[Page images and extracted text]
·····

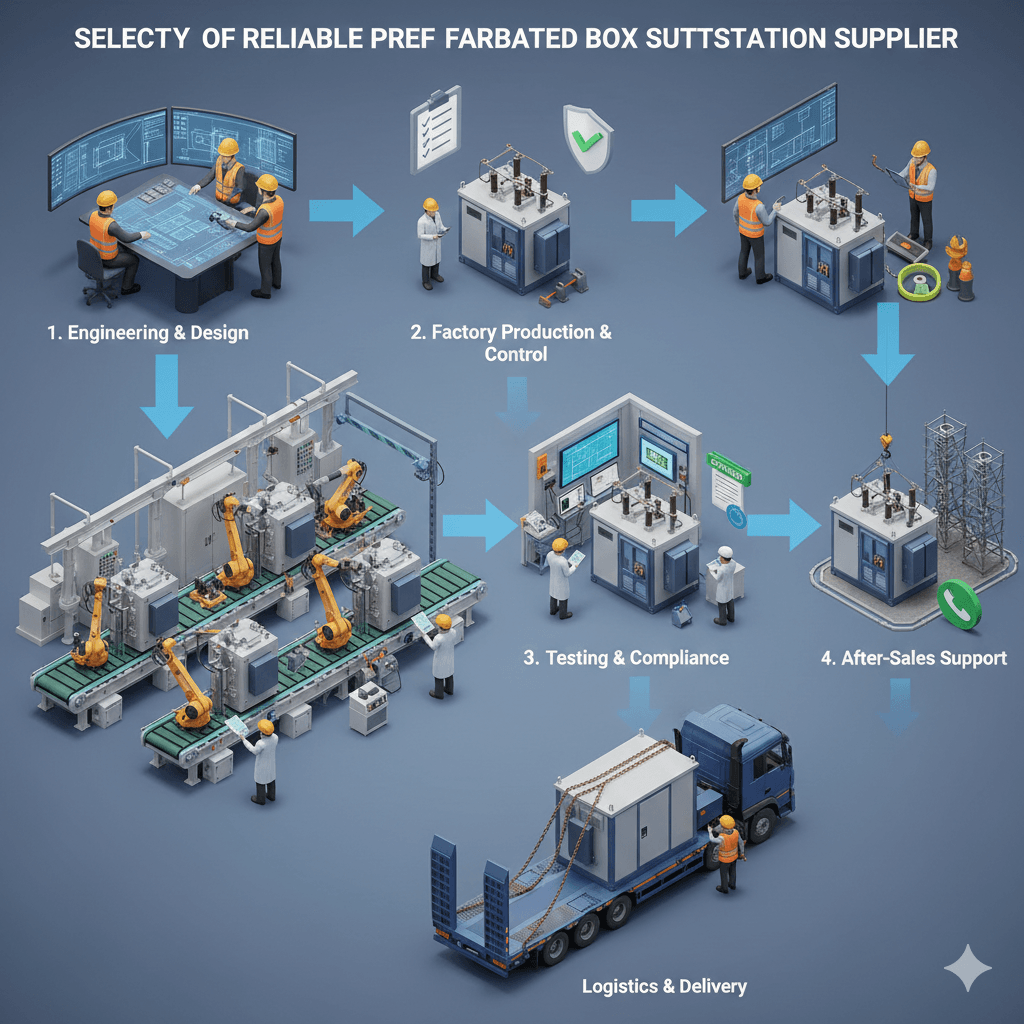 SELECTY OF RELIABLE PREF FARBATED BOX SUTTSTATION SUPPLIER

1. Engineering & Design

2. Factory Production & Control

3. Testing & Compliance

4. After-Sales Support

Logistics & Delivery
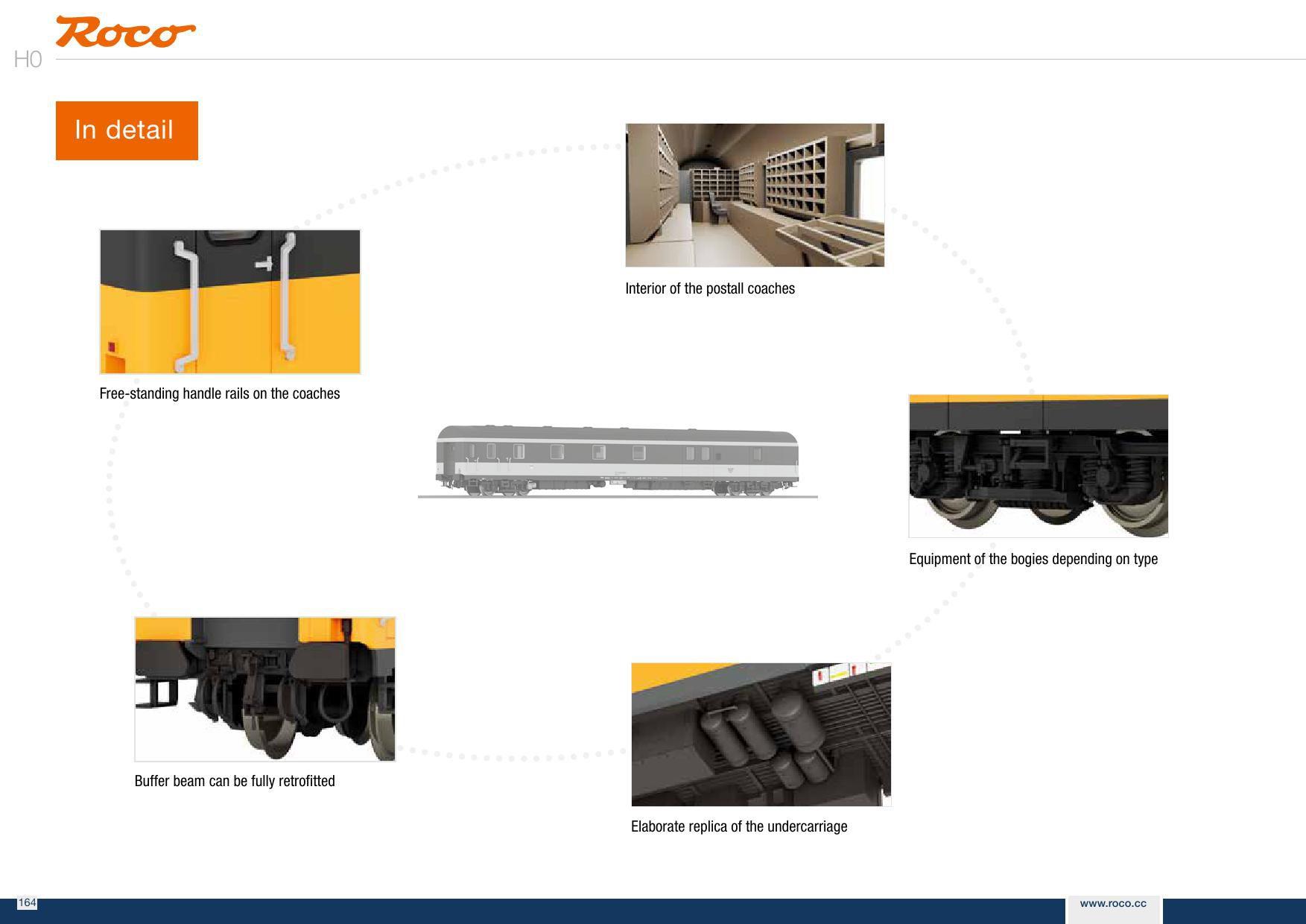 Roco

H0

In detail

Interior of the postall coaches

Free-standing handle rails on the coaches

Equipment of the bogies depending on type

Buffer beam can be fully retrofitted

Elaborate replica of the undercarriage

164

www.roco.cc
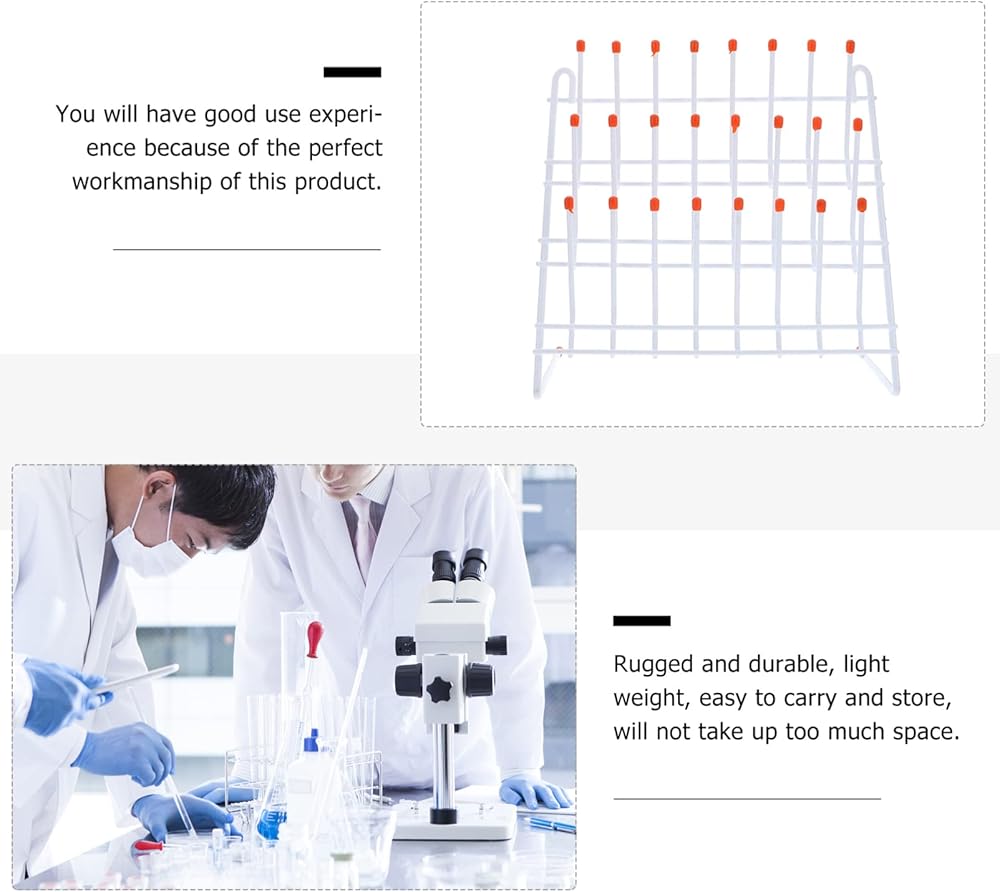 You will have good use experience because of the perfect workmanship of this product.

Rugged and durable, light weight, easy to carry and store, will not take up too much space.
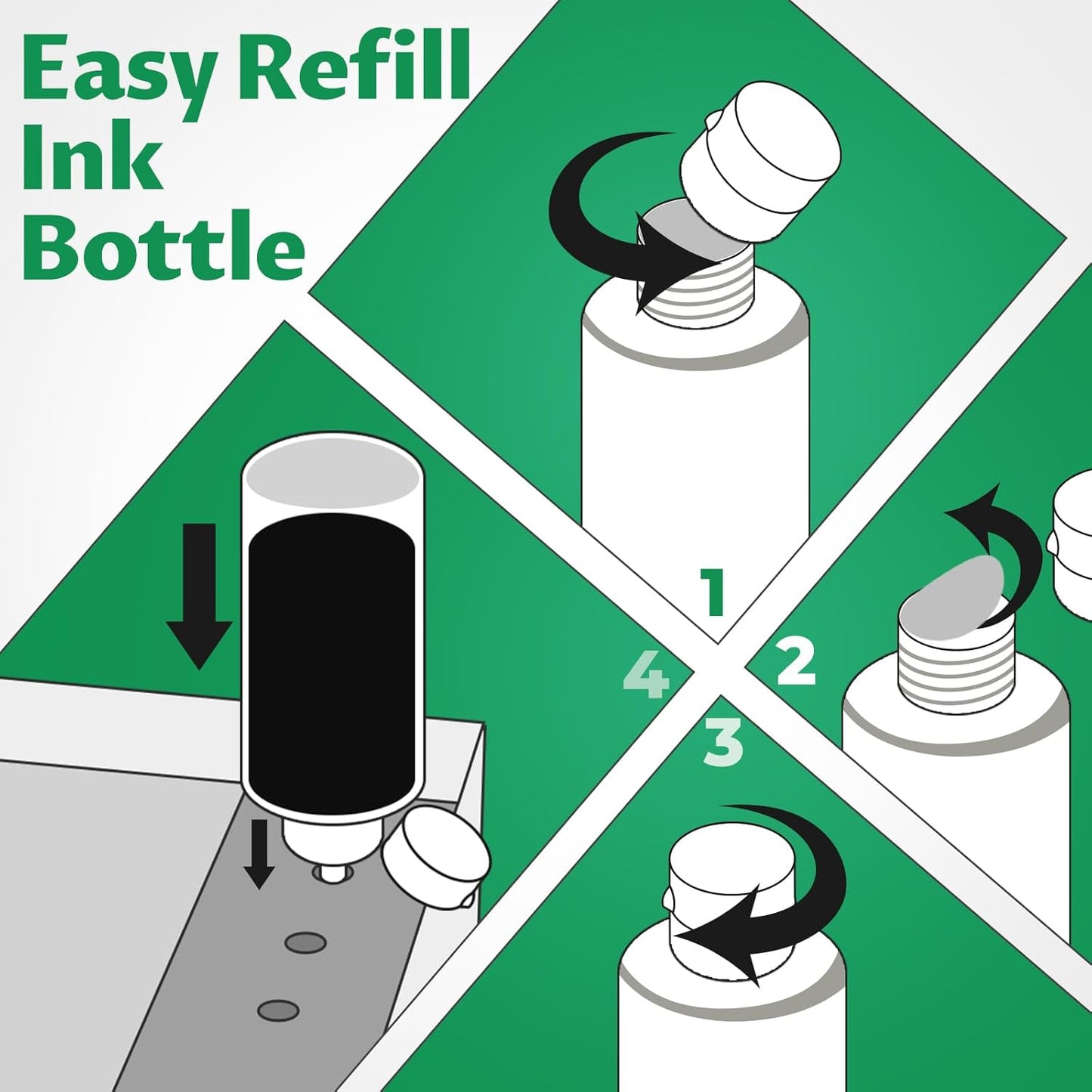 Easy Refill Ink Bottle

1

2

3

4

·····

TASK TO CARRY OUT =>
Reproduce the data above line for line, excluding every picture.

SOLUTION =>
 SELECTY OF RELIABLE PREF FARBATED BOX SUTTSTATION SUPPLIER

1. Engineering & Design

2. Factory Production & Control

3. Testing & Compliance

4. After-Sales Support

Logistics & Delivery
 Roco

H0

In detail

Interior of the postall coaches

Free-standing handle rails on the coaches

Equipment of the bogies depending on type

Buffer beam can be fully retrofitted

Elaborate replica of the undercarriage

164

www.roco.cc
 You will have good use experience because of the perfect workmanship of this product.

Rugged and durable, light weight, easy to carry and store, will not take up too much space.
 Easy Refill Ink Bottle

1

2

3

4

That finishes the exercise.